Building spectrograms

 

Objetives

  • Understand how spectrograms are created

  • Learn to create and customize spectrograms in R

 

The spectrogram is a fundamental tool in the study of acoustic communication in vertebrates. They are basically a visual representation of the sound where the variation in energy (or power spectral density) is shown on both the frequency and the time domains. Spectrograms allow us to visually explore acoustic variation in our study systems, which makes it easy to distinguish structural differences at small temporal/spectral scales that our ears cannot detect.

We will use the seewave package and its sample data:

Code
library(seewave)

# load examples
data(tico)

data(orni)

1 Fourier transformation

In order to understand the information contained in a spectrogram it is necessary to understand, at least briefly, the Fourier transformation. In simple words, this is a mathematical transformation that detects the periodicity in time series, identifying the different frequencies that compose them and their relative energy. Therefore it is said that it transforms the signals from the time domain to the frequency domain.

To better understand how it works, we can simulate time series composed of pre-defined frequencies. In this example we simulate 3 frequencies and join them in a single time series:

Code
# freq
f <- 11025

# time sequence
t <- seq(1/f, 1, length.out = f)

# period
pr <- 1/440
w0 <- 2 * pi/pr

# frec 1
h1 <- 5 * cos(w0 * t)

plot(h1[1:75], type = "l", col = "blue", xlab = "Time (samples)", ylab = "Amplitude (no units)")

Code
# frec 2
h2 <- 10 * cos(2 * w0 * t)

plot(h2[1:75], type = "l", col = "blue", xlab = "Time (samples)", ylab = "Amplitude (no units)")

Code
# frec 3
h3 <- 15 * sin(3 * w0 * t)

plot(h3[1:75], type = "l", col = "blue", xlab = "Time (samples)", ylab = "Amplitude (no units)")

This is what the union of the three frequencies looks like:

Code
H0 <- 0.5 + h1 + h2 + h3

plot(H0[1:75], type = "l", col = "blue", xlab = "Time (samples)", ylab = "Amplitude (no units)")

Now we can apply the Fourier transform to this time series and graph the frequencies detected using a periodogram:

Code
fspc <- Mod(fft(H0))

plot(fspc, type = "h", col = "blue", xlab = "Frecuency (Hz)", ylab = "Amplitude (no units)")

abline(v = f/2, lty = 2)

text(x = (f/2) + 1650, y = 8000, "Nyquist Frequency")

We can make zoom in to frequencies below the Nyquist frequency:

Code
plot(fspc[1:(length(fspc)/2)], type = "h", col = "blue", xlab = "Frecuency (Hz)",
    ylab = "Amplitude (no units)")

● SUPPLIED DATA:
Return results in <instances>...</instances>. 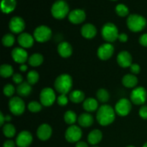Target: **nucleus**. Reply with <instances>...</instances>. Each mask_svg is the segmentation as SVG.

● TASK TO COMPLETE: In the page on building spectrograms, which domain does the Fourier transformation move a signal into, and from which domain?

● SOLUTION FOR THIS TASK: It transforms signals from the time domain to the frequency domain.